» Required task: Quote everything below from the line containing "Out of bridge" down through the end of the items, leaving out the pictures.

» Material shown:

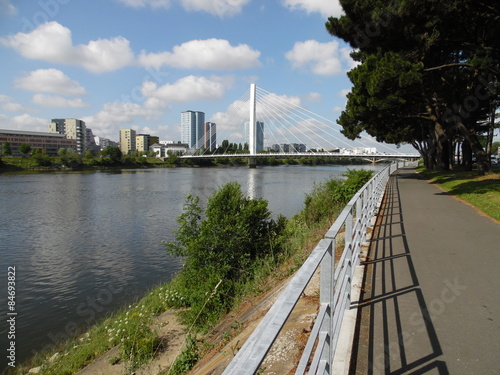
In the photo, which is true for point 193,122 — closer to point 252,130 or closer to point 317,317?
point 252,130

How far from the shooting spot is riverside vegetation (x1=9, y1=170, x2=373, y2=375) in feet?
20.0

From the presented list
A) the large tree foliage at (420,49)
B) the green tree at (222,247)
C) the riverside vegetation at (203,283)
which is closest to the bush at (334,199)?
the riverside vegetation at (203,283)

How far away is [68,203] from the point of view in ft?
79.3

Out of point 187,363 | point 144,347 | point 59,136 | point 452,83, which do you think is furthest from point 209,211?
point 59,136

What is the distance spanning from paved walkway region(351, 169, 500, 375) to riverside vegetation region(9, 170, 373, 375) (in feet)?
5.89

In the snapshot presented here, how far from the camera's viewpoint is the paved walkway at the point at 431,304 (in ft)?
9.30

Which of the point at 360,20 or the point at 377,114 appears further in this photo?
the point at 377,114

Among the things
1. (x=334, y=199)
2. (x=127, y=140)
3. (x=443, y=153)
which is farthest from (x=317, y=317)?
(x=127, y=140)

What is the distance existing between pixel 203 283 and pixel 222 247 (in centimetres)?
103

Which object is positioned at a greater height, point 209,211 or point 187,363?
point 209,211

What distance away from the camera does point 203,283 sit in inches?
304

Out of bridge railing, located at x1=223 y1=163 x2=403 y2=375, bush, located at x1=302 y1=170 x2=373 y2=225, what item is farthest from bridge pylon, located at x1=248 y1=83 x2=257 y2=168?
bridge railing, located at x1=223 y1=163 x2=403 y2=375

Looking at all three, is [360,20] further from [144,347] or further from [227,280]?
[144,347]

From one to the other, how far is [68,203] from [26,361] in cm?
1899
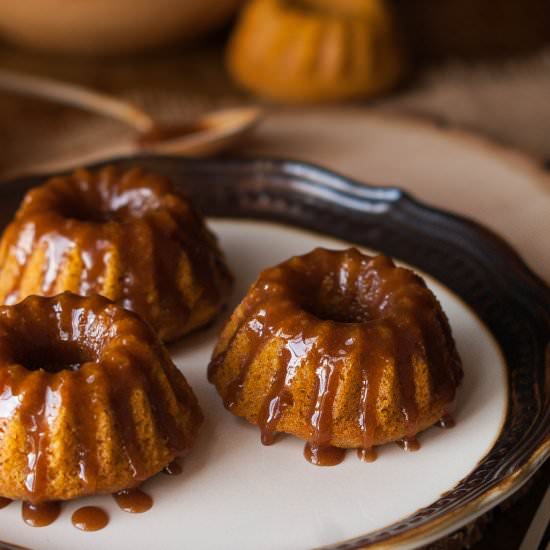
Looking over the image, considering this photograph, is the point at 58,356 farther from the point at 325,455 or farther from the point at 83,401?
the point at 325,455

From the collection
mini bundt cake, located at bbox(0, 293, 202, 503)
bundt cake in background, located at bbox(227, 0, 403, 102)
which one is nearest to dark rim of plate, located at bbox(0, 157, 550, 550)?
mini bundt cake, located at bbox(0, 293, 202, 503)

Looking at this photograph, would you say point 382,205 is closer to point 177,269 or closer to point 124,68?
point 177,269

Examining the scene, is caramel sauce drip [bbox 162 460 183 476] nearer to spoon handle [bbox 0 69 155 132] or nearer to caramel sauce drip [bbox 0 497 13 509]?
caramel sauce drip [bbox 0 497 13 509]

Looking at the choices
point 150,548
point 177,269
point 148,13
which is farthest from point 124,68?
point 150,548

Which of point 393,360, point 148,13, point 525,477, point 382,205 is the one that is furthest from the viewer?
point 148,13

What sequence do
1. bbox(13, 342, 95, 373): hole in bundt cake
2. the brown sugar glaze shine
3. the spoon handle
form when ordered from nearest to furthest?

» Answer to this exercise:
Out of bridge railing, located at x1=223 y1=163 x2=403 y2=375, bush, located at x1=302 y1=170 x2=373 y2=225, what item is farthest from bridge pylon, located at x1=248 y1=83 x2=257 y2=168?
bridge railing, located at x1=223 y1=163 x2=403 y2=375

Looking at all three, is [360,20] further from [144,347] or further from [227,280]?
[144,347]

From one to the other, how far is [68,203] from [26,361] in cm?
1899
Looking over the image, considering this photograph, is the point at 58,356 farther from the point at 325,455 or farther from the point at 83,401?
the point at 325,455

From the collection
mini bundt cake, located at bbox(0, 293, 202, 503)
bundt cake in background, located at bbox(227, 0, 403, 102)
which one is nearest to dark rim of plate, located at bbox(0, 157, 550, 550)?
mini bundt cake, located at bbox(0, 293, 202, 503)

Looking at this photograph, would you say point 382,205 is closer to point 177,269 or closer to point 124,68?
point 177,269

Examining the scene, is caramel sauce drip [bbox 162 460 183 476] nearer to spoon handle [bbox 0 69 155 132] or nearer to caramel sauce drip [bbox 0 497 13 509]?
caramel sauce drip [bbox 0 497 13 509]

Looking at the choices
point 150,548
point 177,269
point 148,13
which is farthest from point 124,68?
point 150,548

Which of point 393,360, point 148,13, point 525,477, point 382,205 is the one that is furthest from the viewer?
point 148,13

What sequence do
1. bbox(13, 342, 95, 373): hole in bundt cake
2. the brown sugar glaze shine
3. the spoon handle
form when ordered from nearest to furthest?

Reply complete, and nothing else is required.